* [Problem to work on]
Answer these from the notebook excerpt below:
(a) What percentage of the Test group reached the final 'confirm' step?
(b) What time is listed for the Control group's transition from 'step_1' to 'step_2'?
(c) What value is assigned to alpha for the completion-rate test?

Proportion of Control group sessions with errors: 18.39%


process_step
start     15287
step_1     6567
step_2     4397
step_3      121
Name: count, dtype: int64

# 3.3. Redesign outcome

In [18]:
# Test group has higher completion rate
print("The proportion of Test group reaching the final 'confirm' step: ", f"{completion_rate_test:.2%}")
print("The proportion of Control group reaching the 'confirm' step is: ", f"{completion_rate_control:.2%}\n")

# Control group has lower average time spent between steps
for start_step, end_step in step_pairs:
    test_str = test_durations.get((start_step, end_step), "No data")
    control_str = control_durations.get((start_step, end_step), "No data")
    print(f"Transition from '{start_step}' to '{end_step}':")
    print(f"  Test group: {test_str}")
    print(f"  Control g.: {control_str}\n")

# Control group has lower proportion of sessions with errors.
print(f"Proportion of Test group sessions with errors: {test_error_rate:.2%}")
print(f"Proportion of Control g. sessions with errors: {control_error_rate:.2%}")

The proportion of Test group reaching the final 'confirm' step:  14.19%
The proportion of Control group reaching the 'confirm' step is:  13.32%

Transition from 'start' to 'step_1':
  Test group: 0d 0h 0m 52s
  Control g.: 0d 0h 0m 53s

Transition from 'step_1' to 'step_2':
  Test group: 0d 0h 1m 1s
  Control g.: 0d 0h 0m 56s

Transition from 'step_2' to 'step_3':
  Test group: 0d 0h 1m 44s
  Control g.: 0d 0h 1m 44s

Transition from 'step_3' to 'confirm':
  Test group: 0d 0h 2m 13s
  Control g.: 0d 0h 2m 16s

Proportion of Test group sessions with errors: 20.56%
Proportion of Control g. sessions with errors: 18.39%


# 4. Hypotheses testing

## 4.1. completion rate
Test group had a higher completion rate compared to the Control group.\
H0: This difference is not statistically significant.\
H1: The difference is statistically significant.

In [19]:
# Calculate completion rates and number of observations
x1, x2 = (df_test_group['process_step'] == 'confirm').sum(), (df_control_group['process_step'] == 'confirm').sum()
n1, n2 = len(df_test_group), len(df_control_group)

# Part 1: Two-sided test for completion rate comparison
stat, pval = proportions_ztest([x1, x2], [n1, n2], alternative='two-sided')
print("Part 1 - Completion Rate Comparison")
print(f"Z-statistic: {stat:.2f}, P-value: {pval:.4f}")

# Interpretation for Part 1
alpha = 0.05
if pval < alpha:
    print("Reject H0: Significant difference in completion rates between the Test and Control groups.")
else:
    print("Fail to reject H0: No significant difference in completion rates.")

* [Data section]
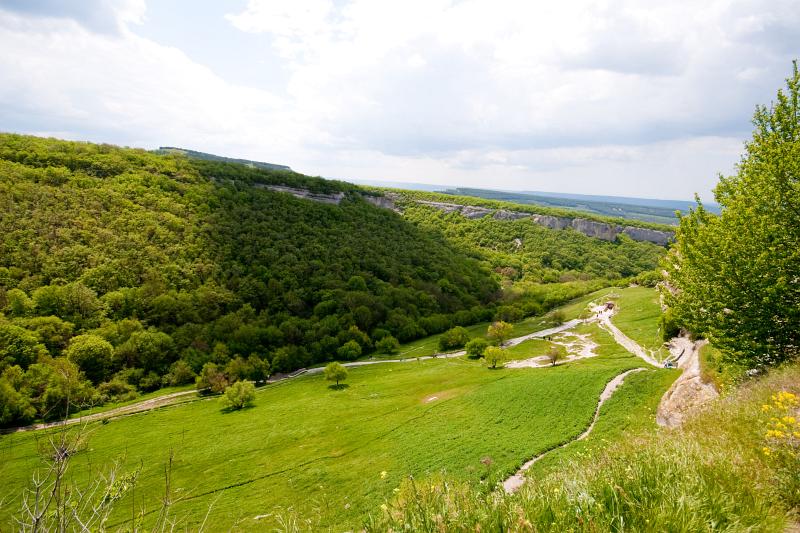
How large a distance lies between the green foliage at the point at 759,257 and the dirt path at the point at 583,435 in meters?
11.8

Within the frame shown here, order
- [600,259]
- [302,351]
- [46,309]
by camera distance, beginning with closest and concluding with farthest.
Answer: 1. [46,309]
2. [302,351]
3. [600,259]

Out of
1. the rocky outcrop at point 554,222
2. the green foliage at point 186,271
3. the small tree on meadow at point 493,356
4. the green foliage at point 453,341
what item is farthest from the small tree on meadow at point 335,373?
the rocky outcrop at point 554,222

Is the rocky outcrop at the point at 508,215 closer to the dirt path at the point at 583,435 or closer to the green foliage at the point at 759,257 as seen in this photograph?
the dirt path at the point at 583,435

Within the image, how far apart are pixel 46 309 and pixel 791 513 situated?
81216mm

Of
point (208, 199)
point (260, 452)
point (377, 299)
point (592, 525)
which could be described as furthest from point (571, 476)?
point (208, 199)

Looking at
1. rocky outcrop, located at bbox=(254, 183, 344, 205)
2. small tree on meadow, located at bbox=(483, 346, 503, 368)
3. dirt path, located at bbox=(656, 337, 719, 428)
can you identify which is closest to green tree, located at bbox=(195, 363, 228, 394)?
small tree on meadow, located at bbox=(483, 346, 503, 368)

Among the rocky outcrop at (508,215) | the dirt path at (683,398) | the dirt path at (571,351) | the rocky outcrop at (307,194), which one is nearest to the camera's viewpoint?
the dirt path at (683,398)

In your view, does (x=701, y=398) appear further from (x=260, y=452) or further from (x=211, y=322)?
(x=211, y=322)

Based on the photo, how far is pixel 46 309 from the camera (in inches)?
2297

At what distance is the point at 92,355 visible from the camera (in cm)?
5538

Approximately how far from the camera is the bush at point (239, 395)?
51406mm

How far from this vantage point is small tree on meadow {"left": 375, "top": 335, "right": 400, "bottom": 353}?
7612 centimetres

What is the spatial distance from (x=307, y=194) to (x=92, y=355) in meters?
85.2

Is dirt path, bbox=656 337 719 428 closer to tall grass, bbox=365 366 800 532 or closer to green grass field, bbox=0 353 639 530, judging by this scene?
green grass field, bbox=0 353 639 530
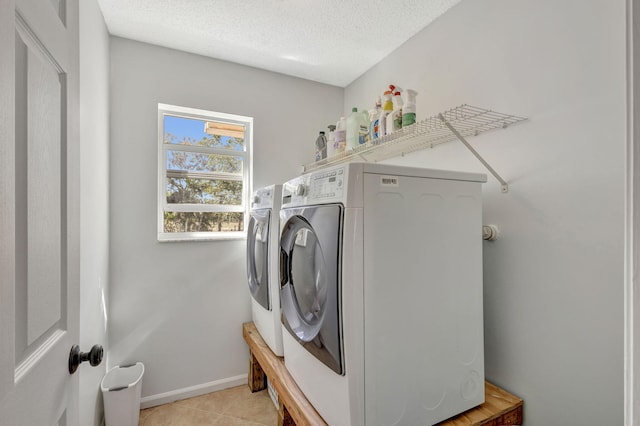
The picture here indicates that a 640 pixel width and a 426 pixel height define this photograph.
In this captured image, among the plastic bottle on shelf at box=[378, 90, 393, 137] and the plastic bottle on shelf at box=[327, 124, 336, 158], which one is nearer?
the plastic bottle on shelf at box=[378, 90, 393, 137]

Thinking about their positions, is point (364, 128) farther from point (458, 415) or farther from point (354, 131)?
point (458, 415)

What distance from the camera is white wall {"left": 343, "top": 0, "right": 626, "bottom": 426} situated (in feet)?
3.48

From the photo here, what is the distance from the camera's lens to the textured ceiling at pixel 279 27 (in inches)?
68.6

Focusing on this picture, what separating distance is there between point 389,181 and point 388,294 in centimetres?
40

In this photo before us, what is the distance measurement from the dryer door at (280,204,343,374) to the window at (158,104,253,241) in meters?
1.15

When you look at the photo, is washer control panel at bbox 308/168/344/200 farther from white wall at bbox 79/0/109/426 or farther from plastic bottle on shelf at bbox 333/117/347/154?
white wall at bbox 79/0/109/426

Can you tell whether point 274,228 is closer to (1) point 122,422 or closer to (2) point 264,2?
(2) point 264,2

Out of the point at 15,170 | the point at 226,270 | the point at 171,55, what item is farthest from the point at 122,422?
the point at 171,55

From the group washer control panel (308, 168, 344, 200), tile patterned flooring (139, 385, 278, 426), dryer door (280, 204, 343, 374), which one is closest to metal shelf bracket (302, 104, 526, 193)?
washer control panel (308, 168, 344, 200)

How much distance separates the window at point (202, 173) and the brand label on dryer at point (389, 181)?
1.66 metres

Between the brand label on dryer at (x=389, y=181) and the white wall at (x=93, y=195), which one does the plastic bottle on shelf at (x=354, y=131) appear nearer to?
the brand label on dryer at (x=389, y=181)

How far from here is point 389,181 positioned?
1060 millimetres

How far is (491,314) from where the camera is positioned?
1.46m

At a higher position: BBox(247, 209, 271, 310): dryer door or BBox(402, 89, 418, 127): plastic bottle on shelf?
BBox(402, 89, 418, 127): plastic bottle on shelf
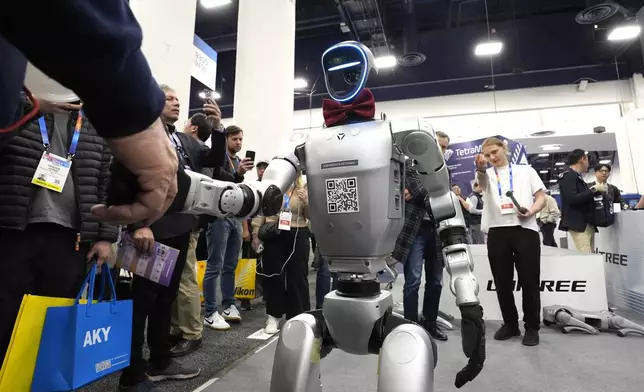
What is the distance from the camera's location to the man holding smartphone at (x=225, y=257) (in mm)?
2980

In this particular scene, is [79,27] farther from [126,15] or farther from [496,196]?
[496,196]

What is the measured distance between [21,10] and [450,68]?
33.8ft

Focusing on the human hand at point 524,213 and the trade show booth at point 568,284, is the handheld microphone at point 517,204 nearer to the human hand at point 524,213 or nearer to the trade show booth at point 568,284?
the human hand at point 524,213

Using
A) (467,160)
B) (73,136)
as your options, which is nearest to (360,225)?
(73,136)

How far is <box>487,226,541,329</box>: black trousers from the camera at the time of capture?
292cm

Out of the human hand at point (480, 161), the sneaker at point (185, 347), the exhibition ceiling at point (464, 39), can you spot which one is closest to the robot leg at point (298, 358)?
the sneaker at point (185, 347)

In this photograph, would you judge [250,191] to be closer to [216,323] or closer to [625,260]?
[216,323]

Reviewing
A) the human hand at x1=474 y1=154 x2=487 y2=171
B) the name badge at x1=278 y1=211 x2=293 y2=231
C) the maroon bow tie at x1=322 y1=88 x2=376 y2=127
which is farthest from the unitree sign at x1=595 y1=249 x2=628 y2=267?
the maroon bow tie at x1=322 y1=88 x2=376 y2=127

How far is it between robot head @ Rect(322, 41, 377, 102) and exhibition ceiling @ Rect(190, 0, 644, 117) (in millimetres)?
6750

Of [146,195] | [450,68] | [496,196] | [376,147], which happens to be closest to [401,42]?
[450,68]

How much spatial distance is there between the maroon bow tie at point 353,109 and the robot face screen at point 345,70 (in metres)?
0.03

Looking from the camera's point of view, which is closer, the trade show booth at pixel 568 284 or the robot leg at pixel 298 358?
the robot leg at pixel 298 358

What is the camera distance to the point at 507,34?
8.84m

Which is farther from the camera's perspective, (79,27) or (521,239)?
(521,239)
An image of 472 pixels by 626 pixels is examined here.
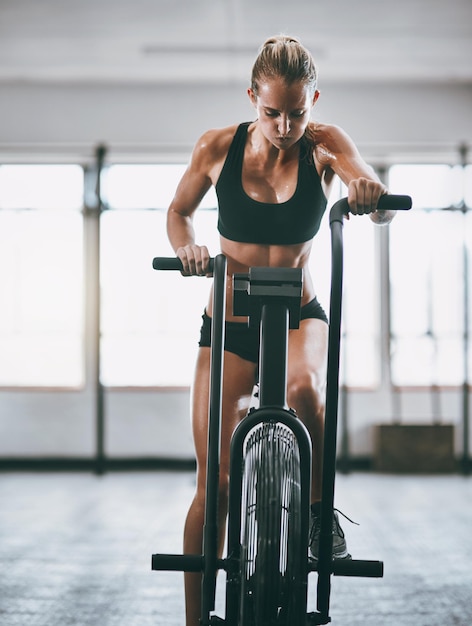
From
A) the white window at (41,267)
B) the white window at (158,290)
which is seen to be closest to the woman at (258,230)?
the white window at (158,290)

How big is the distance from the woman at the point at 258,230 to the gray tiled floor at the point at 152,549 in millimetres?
822

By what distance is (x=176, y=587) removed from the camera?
101 inches

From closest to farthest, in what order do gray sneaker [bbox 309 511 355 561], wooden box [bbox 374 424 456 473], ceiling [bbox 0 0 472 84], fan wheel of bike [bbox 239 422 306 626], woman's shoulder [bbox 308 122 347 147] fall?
fan wheel of bike [bbox 239 422 306 626] → gray sneaker [bbox 309 511 355 561] → woman's shoulder [bbox 308 122 347 147] → ceiling [bbox 0 0 472 84] → wooden box [bbox 374 424 456 473]

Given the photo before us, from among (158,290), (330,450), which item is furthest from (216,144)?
(158,290)

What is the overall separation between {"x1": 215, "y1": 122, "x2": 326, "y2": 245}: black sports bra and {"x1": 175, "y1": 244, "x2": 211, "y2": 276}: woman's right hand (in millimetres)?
237

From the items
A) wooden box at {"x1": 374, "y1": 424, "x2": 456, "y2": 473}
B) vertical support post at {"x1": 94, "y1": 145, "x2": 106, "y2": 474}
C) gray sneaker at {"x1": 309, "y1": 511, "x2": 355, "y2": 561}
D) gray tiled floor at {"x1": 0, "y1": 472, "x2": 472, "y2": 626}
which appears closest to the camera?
gray sneaker at {"x1": 309, "y1": 511, "x2": 355, "y2": 561}

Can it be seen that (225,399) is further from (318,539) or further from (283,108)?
(283,108)

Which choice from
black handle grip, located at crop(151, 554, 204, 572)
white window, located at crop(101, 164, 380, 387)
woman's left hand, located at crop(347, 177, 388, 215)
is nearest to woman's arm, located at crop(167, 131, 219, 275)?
woman's left hand, located at crop(347, 177, 388, 215)

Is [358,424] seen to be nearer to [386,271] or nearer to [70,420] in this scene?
[386,271]

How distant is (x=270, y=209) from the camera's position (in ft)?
5.41

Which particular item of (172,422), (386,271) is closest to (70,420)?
(172,422)

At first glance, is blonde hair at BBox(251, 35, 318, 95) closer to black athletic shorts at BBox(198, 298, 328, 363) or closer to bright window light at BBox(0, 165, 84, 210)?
black athletic shorts at BBox(198, 298, 328, 363)

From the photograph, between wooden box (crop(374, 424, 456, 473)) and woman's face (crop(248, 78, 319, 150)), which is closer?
woman's face (crop(248, 78, 319, 150))

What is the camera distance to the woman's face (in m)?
1.46
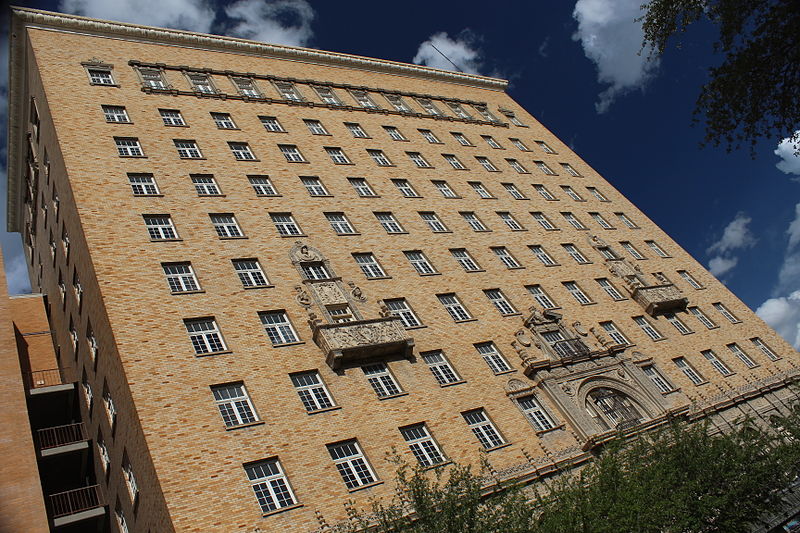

* [Reply to the task]
(a) 14.19%
(b) 0d 0h 0m 56s
(c) 0.05